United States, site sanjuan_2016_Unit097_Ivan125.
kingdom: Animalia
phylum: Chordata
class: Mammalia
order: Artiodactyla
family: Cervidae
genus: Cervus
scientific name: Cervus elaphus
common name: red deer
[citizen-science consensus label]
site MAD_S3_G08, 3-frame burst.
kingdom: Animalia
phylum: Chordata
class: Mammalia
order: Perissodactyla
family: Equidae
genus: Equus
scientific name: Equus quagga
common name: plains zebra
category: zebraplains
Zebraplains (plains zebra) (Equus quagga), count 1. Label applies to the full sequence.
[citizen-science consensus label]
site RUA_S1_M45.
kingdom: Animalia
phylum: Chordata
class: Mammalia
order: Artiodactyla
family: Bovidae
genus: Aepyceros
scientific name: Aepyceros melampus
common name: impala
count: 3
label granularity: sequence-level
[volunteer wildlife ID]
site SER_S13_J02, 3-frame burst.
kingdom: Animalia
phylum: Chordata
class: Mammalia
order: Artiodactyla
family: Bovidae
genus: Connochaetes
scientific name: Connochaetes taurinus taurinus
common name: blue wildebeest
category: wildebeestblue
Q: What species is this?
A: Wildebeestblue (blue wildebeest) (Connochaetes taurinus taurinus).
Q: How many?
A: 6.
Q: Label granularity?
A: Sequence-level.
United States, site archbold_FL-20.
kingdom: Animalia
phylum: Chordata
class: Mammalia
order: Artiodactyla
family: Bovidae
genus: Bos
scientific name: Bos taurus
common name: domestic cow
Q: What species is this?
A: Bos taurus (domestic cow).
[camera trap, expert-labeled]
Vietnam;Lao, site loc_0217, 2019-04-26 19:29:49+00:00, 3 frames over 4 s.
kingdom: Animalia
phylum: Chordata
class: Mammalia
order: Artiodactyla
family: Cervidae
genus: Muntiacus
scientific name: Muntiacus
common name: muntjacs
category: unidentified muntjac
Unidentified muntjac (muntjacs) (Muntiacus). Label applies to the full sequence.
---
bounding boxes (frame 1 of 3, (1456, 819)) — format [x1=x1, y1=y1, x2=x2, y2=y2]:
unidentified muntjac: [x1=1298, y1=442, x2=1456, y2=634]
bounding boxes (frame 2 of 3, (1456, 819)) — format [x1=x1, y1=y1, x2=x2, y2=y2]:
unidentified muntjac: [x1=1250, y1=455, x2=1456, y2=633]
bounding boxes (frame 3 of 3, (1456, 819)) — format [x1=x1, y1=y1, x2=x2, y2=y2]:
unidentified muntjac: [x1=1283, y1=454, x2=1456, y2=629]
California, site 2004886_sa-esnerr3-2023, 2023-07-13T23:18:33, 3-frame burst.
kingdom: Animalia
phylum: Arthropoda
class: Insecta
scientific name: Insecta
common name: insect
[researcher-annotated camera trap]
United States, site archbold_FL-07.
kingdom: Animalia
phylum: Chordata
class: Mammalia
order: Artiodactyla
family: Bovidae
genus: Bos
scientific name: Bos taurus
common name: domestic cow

------------------------------------------------------------

Check each line of the records above for the string "level", and report every line that has it.

**Task output:**
label granularity: sequence-level
A: Sequence-level.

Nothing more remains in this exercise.